That doesn't look like your best. Here's the blog you refer to[1]:

https://optimismpbc.medium.com/

Imagine I came to it around the time of the switchover. Which of those headlines looks like it's alerting me that my transaction history will be gone?

Here's the Optimistic ethereum site:

https://www.optimism.io/

Where is/was the blaring warning about missing transaction data?

Here's the Twitter page[1]:

https://twitter.com/optimismPBC

The only pinned tweet is a cute meme about the whitelist change, nothing to head off frustrated users wondering where transaction history went. (I don't know how to link a historical post in context but I can assure it was not evident on the Twitter feed why I was missing transaction history, and there are no such warnings before.)

The only reason I even got on the Optimism Discord is because none of these places had any information!
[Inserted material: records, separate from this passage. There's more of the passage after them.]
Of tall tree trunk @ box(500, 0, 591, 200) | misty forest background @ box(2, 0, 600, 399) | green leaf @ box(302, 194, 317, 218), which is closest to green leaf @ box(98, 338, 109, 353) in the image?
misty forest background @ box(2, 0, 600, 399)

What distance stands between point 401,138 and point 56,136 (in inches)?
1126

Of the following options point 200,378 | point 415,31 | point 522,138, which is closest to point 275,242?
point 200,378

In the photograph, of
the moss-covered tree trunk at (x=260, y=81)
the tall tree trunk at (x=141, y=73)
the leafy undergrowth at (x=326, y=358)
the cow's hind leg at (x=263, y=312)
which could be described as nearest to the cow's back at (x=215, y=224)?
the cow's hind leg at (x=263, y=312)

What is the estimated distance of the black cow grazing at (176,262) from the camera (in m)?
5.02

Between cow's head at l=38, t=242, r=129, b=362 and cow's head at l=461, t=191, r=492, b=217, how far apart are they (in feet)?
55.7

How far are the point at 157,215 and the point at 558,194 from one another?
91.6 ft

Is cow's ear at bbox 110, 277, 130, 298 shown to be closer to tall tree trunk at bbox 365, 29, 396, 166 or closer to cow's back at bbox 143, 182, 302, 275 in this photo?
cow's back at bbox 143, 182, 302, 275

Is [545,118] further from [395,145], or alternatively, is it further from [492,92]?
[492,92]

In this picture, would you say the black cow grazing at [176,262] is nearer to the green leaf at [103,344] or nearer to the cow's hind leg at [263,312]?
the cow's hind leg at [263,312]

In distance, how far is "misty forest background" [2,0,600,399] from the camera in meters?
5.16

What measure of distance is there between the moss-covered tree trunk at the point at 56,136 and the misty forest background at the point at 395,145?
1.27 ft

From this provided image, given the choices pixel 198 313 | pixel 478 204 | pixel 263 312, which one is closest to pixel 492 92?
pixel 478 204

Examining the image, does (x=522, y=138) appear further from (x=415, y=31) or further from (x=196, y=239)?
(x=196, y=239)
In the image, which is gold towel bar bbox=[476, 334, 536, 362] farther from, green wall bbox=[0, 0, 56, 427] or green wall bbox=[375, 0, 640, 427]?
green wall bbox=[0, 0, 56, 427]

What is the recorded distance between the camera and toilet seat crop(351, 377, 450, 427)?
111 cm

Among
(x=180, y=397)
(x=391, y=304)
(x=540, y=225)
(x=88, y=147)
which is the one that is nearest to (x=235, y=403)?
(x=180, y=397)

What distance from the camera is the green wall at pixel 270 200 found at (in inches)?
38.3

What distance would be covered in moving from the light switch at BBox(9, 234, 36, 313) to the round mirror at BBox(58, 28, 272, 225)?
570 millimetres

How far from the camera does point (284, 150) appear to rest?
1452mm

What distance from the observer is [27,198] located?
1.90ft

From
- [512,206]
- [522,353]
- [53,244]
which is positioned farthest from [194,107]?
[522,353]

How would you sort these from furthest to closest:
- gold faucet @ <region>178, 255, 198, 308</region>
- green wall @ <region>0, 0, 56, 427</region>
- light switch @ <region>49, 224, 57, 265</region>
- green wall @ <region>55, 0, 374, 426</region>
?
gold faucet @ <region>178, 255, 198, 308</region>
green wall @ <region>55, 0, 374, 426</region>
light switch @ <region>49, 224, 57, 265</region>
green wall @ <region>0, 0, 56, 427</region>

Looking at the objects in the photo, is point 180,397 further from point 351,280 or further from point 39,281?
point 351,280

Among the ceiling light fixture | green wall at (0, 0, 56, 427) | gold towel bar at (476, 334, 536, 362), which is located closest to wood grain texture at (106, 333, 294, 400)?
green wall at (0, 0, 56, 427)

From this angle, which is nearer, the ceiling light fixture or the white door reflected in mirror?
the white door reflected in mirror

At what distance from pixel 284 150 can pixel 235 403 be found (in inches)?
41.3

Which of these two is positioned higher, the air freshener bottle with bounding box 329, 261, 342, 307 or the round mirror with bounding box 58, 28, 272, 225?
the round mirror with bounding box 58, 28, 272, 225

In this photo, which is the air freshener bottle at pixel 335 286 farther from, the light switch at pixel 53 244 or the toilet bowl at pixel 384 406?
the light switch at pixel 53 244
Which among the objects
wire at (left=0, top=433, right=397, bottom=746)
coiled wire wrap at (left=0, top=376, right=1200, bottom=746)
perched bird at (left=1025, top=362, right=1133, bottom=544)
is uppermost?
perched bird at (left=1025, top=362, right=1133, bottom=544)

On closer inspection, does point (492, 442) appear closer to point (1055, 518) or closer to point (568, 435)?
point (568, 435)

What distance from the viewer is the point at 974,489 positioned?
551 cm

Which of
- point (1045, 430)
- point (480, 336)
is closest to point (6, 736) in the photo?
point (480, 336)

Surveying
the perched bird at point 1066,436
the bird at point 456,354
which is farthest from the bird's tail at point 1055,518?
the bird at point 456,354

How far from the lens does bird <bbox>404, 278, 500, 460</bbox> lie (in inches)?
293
And then, even when I went to the Discord, and go to #announcements, and look at what was being announced in the runup and release, the loss of transactions still isn't mentioned! [2]

Maintainers talk about the upgrade, to be sure, but not this implication of it.

So no, I don't know how can justify the claim that you made a serious effort to alert users.

[1] Linked from the community tab of https://www.optimism.io/

[2] https://discord.com/channels/667044843901681675/754090866435...



You're right that we could have been better communicators about this. We prioritized our concerns with applications that could break during the upgrade, and we biased our public communications towards developers as a result.

For example, you're right that a notification on our homepage, in addition to our docs, would have been a good reminder to users. We'll work on getting a blog post and better documentation up that explains exactly how to access data from before 11/11. We really appreciate the candid feedback here.

We're a very fast growing startup tackling a herculean task, so we're bound to make mistakes and this is one of them — I hope you can understand. We want to be much better communicators going forward.


>For example, you're right that a notification on our homepage, in addition to our docs

I don't remember it being in the docs either, as that would have also saved me from signing up on the Discord.

And this isn't an issue of prioritization. Remember, your overworked volunteers and maintainers on the Discord are still spending hours every day fielding questions in #user-support that could have been answered by a link in prominent places. You're wasting more person-hours than you would have with effective communication and trivial updates in prominent places.

You didn't even benefit your own goals by leaving those out!

So no, I guess I don't understand what the huge barrier is to putting out these important notices.


But he said "sorry" (somewhat) politely and pulled the "we are fast growing startup"-card .. so you are obligated to forgive him?

It seems quite clear to me (as a third party to this) that the lack of communication w.r.t. this behavior was intentional. Trying to fix a mistake without having to admit having made it in the first place...

Civil discussion is going to collapse even further if bad actors don't stop with the dark patterns.